Deep dive into Spring Boot Actuator HTTP metrics

Actuator Metrics

As reported in Michał Bobowski post, we heavily use Spring Boot Actuator metrics system based on Micrometer. It provides a set of practical metrics regarding JVM stats like CPU or memory utilization. Our applications have to meet the most sophisticated needs of our clients thus we try to take advantage of http.server.request endpoint.

Introduction

By default, Spring Boot Actuator gathers endpoint statistics for all classes annotated with @RestController. It registers a WebMvcMetricsFilter bean, which is responsible for timing a request. A special TimingContext attribute is attached to the request so that Spring Boot knows when the request started.

Actuator metrics model

When you call http://localhost:8080/actuator/metrics/http.server.request endpoint you will get something similar to this:

{
  "name": "http.server.requests",
  "description": null,
  "baseUnit": "milliseconds",
  "measurements": [
    {
      "statistic": "COUNT",
      "value": 12
    },
    {
      "statistic": "TOTAL_TIME",
      "value": 21487.256644
    },
    {
      "statistic": "MAX",
      "value": 2731.787888
    }
  ],
  "availableTags": [
    {
      "tag": "exception",
      "values": [
        "None",
        "RuntimeException"
      ]
    },
    {
      "tag": "method",
      "values": [
        "GET"
      ]
    },
    {
      "tag": "uri",
      "values": [
        "/example/success"
      ]
    },
    {
      "tag": "outcome",
      "values": [
        "SERVER_ERROR",
        "SUCCESS"
      ]
    },
    {
      "tag": "status",
      "values": [
        "500",
        "200"
      ]
    }
  ]
}

You will surely see the measurements section. It provides types and values of statistics recorded at a certain point in time. Types of statistics are ones described in Statistics enum.
Another one is the availableTags section, which contains a set of default tags distinguishing each metric by URI, status, or method. You can easily put your tags there like host or container. If you want to check metric for a particular tag, Actuator lets you do this by using tag query http://localhost:8080/actuator/metrics/http.server.request?tag=status:200

Metric system model

However, each monitoring system has its own metrics model and therefore uses different names for the same things. In our case, we use Influx Registry.
Let’s look into InfluxMeterRegistry class implementation.
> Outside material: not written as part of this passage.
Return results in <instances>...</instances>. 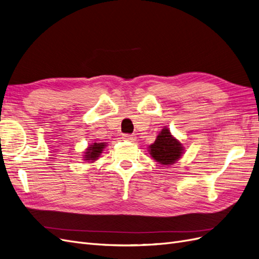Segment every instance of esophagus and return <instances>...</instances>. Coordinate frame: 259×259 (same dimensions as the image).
<instances>
[{"label":"esophagus","mask_w":259,"mask_h":259,"mask_svg":"<svg viewBox=\"0 0 259 259\" xmlns=\"http://www.w3.org/2000/svg\"><path fill=\"white\" fill-rule=\"evenodd\" d=\"M123 139L126 140V142H134V140L136 139V136H135V135L125 134V135H123Z\"/></svg>","instance_id":"34e87169"}]
</instances>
    private Stream writeTimer(Timer timer) {
        final Stream fields = Stream.of(
                new Field("sum", timer.totalTime(getBaseTimeUnit())),
                new Field("count", timer.count()),
                new Field("mean", timer.mean(getBaseTimeUnit())),
                new Field("upper", timer.max(getBaseTimeUnit()))
        );

        return Stream.of(influxLineProtocol(timer.getId(), "histogram", fields));
    }

We see which field in influx corresponds to actuators measurement. Moreover, our registry equips us with an additional mean field, which is basically TOTAL_TIME divided by COUNT. Therefore we don’t need to calculate it manually inside our monitoring system.

Summary

(1) Be aware that the Actuator metric model directly corresponds to Micrometer model
(2) When it comes to timing requests carefully choose step in which metrics are exported
(3) Do not mix composing metric values with aggregations, selectors and transformations, e.g. mean(mean)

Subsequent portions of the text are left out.